[Dataset excerpt]
»»
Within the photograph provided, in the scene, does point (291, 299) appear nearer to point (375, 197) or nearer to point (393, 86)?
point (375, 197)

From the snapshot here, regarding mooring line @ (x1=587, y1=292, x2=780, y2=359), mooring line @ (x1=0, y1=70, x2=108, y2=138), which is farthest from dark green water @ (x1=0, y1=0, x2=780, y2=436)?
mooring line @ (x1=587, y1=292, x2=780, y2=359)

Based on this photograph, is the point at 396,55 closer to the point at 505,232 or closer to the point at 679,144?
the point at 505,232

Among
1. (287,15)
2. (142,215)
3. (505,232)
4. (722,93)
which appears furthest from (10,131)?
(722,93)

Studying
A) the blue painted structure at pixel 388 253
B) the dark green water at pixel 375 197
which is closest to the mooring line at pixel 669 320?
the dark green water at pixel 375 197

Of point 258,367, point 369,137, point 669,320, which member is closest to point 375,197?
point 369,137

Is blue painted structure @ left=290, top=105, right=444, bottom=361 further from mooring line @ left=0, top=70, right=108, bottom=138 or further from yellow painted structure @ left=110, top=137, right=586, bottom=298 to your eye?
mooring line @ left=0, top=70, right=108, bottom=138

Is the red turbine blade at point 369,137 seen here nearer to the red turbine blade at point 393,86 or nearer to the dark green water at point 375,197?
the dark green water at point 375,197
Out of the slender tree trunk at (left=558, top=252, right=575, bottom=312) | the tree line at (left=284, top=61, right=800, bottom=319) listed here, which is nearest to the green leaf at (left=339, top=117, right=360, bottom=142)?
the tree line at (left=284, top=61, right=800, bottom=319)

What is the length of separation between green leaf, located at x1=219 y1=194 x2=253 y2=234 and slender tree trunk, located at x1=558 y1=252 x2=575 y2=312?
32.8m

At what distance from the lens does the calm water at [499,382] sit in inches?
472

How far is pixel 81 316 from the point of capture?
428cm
««
Nothing in the data may differ; print all of it exactly as written.

Within the photograph provided, in the scene, does point (291, 299) appear nearer to point (375, 197) or nearer to point (393, 86)?
point (375, 197)

From the snapshot here, regarding mooring line @ (x1=587, y1=292, x2=780, y2=359), mooring line @ (x1=0, y1=70, x2=108, y2=138), which is farthest from dark green water @ (x1=0, y1=0, x2=780, y2=436)?
mooring line @ (x1=587, y1=292, x2=780, y2=359)

Based on this photograph, is the point at 396,55 closer to the point at 505,232 or closer to the point at 679,144?
the point at 505,232

Among
1. (287,15)
2. (142,215)
3. (505,232)
4. (722,93)
which appears furthest from (10,131)?
(722,93)

Studying
A) the blue painted structure at pixel 388 253
B) the dark green water at pixel 375 197
which is closest to the mooring line at pixel 669 320?
the dark green water at pixel 375 197

Of point 258,367, point 369,137, point 669,320, which member is closest to point 375,197?
point 369,137

Is blue painted structure @ left=290, top=105, right=444, bottom=361 further from mooring line @ left=0, top=70, right=108, bottom=138 or further from yellow painted structure @ left=110, top=137, right=586, bottom=298 to your eye?
mooring line @ left=0, top=70, right=108, bottom=138

Is the red turbine blade at point 369,137 seen here nearer to the red turbine blade at point 393,86 or nearer to the dark green water at point 375,197?
the dark green water at point 375,197
Out of the slender tree trunk at (left=558, top=252, right=575, bottom=312) | the tree line at (left=284, top=61, right=800, bottom=319) listed here, which is nearest to the green leaf at (left=339, top=117, right=360, bottom=142)?
the tree line at (left=284, top=61, right=800, bottom=319)

What is the length of separation between green leaf, located at x1=219 y1=194 x2=253 y2=234 and slender tree trunk, located at x1=558 y1=252 x2=575 y2=312?
32.8m

At what distance from the lens does the calm water at [499,382] sit in inches?
472

How far is pixel 81 316 from the point of capture?
428cm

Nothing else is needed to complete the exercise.